Deep brain stimulation for patients with refractory epilepsy: nuclei selection and surgical outcome.

Objective: By studying the surgical outcome of deep brain stimulation (DBS) of different target nuclei for patients with refractory epilepsy, we aimed to explore a clinically feasible target nucleus selection strategy. Methods: We selected patients with refractory epilepsy who were not eligible for resective surgery. For each patient, we performed DBS on a thalamic nucleus [anterior nucleus of the thalamus (ANT), subthalamic nucleus (STN), centromedian nucleus (CMN), or pulvinar nucleus (PN)] selected based on the location of the patient's epileptogenic zone (EZ) and the possible epileptic network involved. We monitored the clinical outcomes for at least 12 months and analyzed the clinical characteristics and seizure frequency changes to assess the postoperative efficacy of DBS on the different target nuclei.

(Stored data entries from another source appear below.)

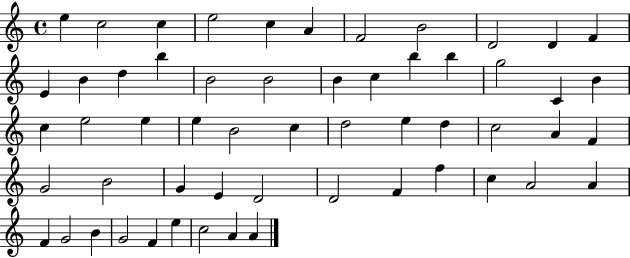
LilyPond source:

{
  \clef treble
  \time 4/4
  \defaultTimeSignature
  \key c \major
  e''4 c''2 c''4 | e''2 c''4 a'4 | f'2 b'2 | d'2 d'4 f'4 | \break e'4 b'4 d''4 b''4 | b'2 b'2 | b'4 c''4 b''4 b''4 | g''2 c'4 b'4 | \break c''4 e''2 e''4 | e''4 b'2 c''4 | d''2 e''4 d''4 | c''2 a'4 f'4 | \break g'2 b'2 | g'4 e'4 d'2 | d'2 f'4 f''4 | c''4 a'2 a'4 | \break f'4 g'2 b'4 | g'2 f'4 e''4 | c''2 a'4 a'4 | \bar "|."
}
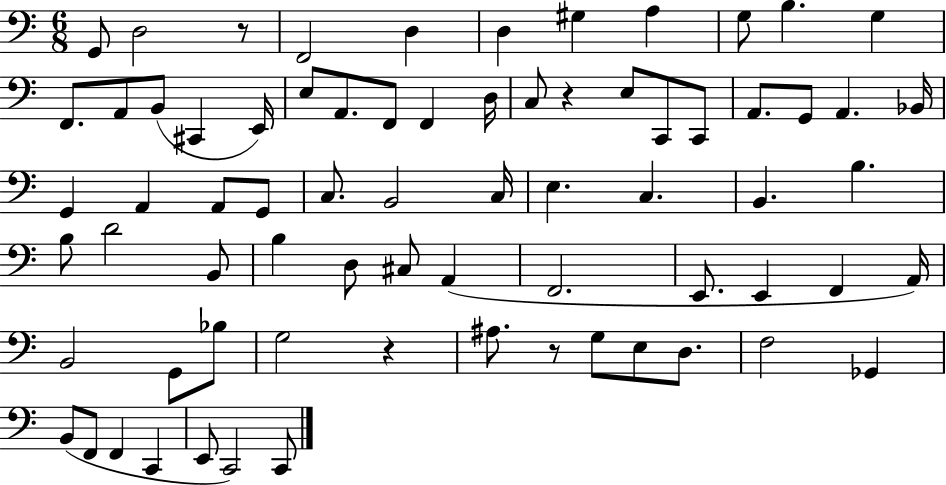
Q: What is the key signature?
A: C major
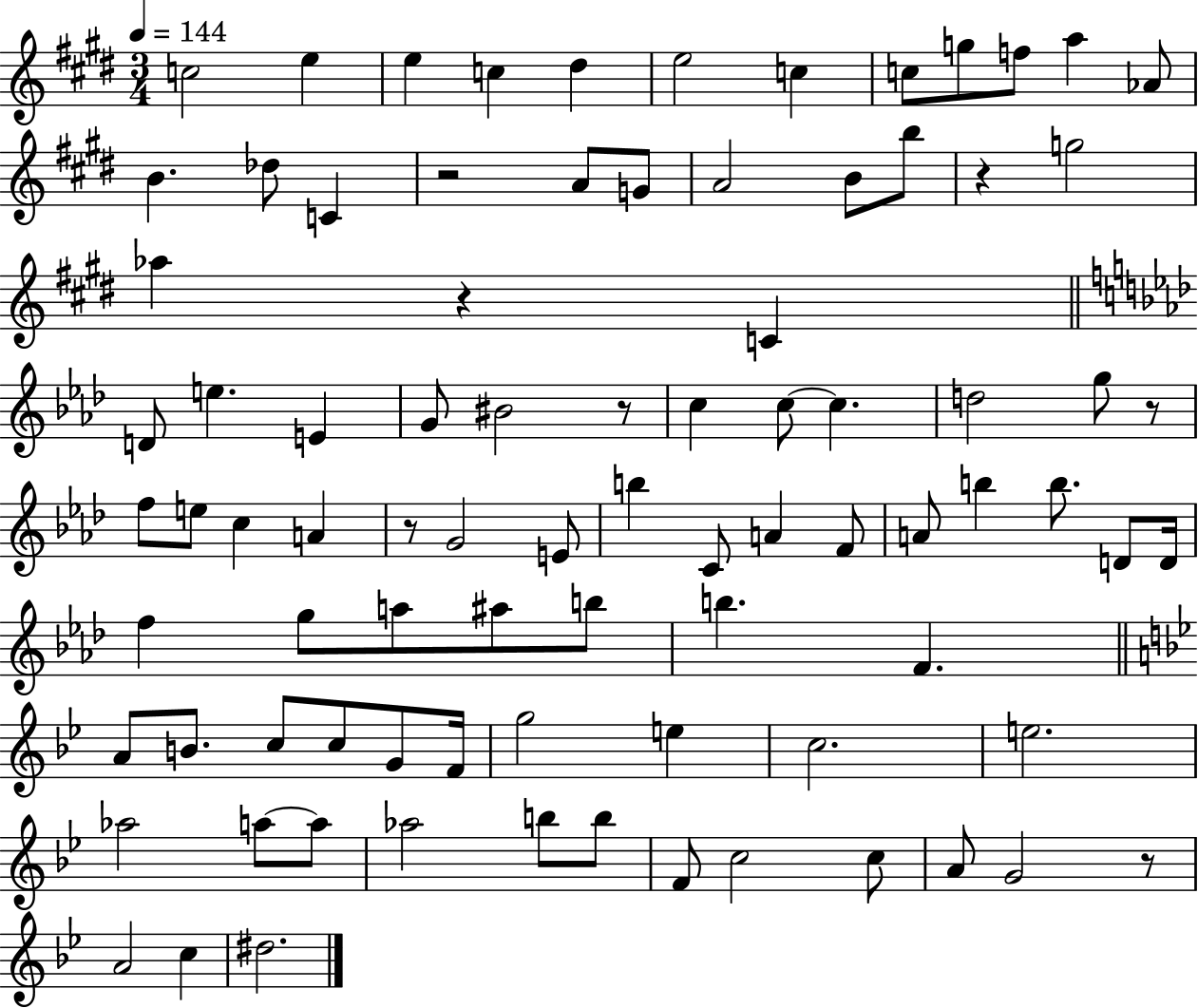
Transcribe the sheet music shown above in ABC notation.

X:1
T:Untitled
M:3/4
L:1/4
K:E
c2 e e c ^d e2 c c/2 g/2 f/2 a _A/2 B _d/2 C z2 A/2 G/2 A2 B/2 b/2 z g2 _a z C D/2 e E G/2 ^B2 z/2 c c/2 c d2 g/2 z/2 f/2 e/2 c A z/2 G2 E/2 b C/2 A F/2 A/2 b b/2 D/2 D/4 f g/2 a/2 ^a/2 b/2 b F A/2 B/2 c/2 c/2 G/2 F/4 g2 e c2 e2 _a2 a/2 a/2 _a2 b/2 b/2 F/2 c2 c/2 A/2 G2 z/2 A2 c ^d2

Results: Out of the 65 included patients, 46 (70.8%) responded to DBS. Among the 65 patients, 45 underwent ANT-DBS, 29 (64.4%) responded to the treatment, and four (8.9%) of them reported being seizure-free for at least 1 year. Among the patients with temporal lobe epilepsy (TLE, n = 36) and extratemporal lobe epilepsy (ETLE, n = 9), 22 (61.1%) and 7 (77.8%) responded to the treatment, respectively. Among the 45 patients who underwent ANT-DBS, 28 (62%) had focal to bilateral tonic-clonic seizures (FBTCS). Of these 28 patients, 18 (64%) responded to the treatment. Out of the 65 included patients, 16 had EZ related to the sensorimotor cortex and underwent STN-DBS. Among them, 13 (81.3%) responded to the treatment, and two (12.5%) were seizure-free for at least 6 months. Three patients had Lennox-Gastaut syndrome (LGS)-like epilepsy and underwent CMN-DBS; all of them responded to the treatment (seizure frequency reductions: 51.6%, 79.6%, and 79.5%). Finally, one patient with bilateral occipital lobe epilepsy underwent PN-DBS, reducing the seizure frequency by 69.7%. Significance: ANT-DBS is effective for patients with TLE or ETLE. In addition, ANT-DBS is effective for patients with FBTCS. STN-DBS might be an optimal treatment for patients with motor seizures, especially when the EZ overlaps the sensorimotor cortex. CMN and PN may be considered modulating targets for patients with LGS-like epilepsy or occipital lobe epilepsy, respectively.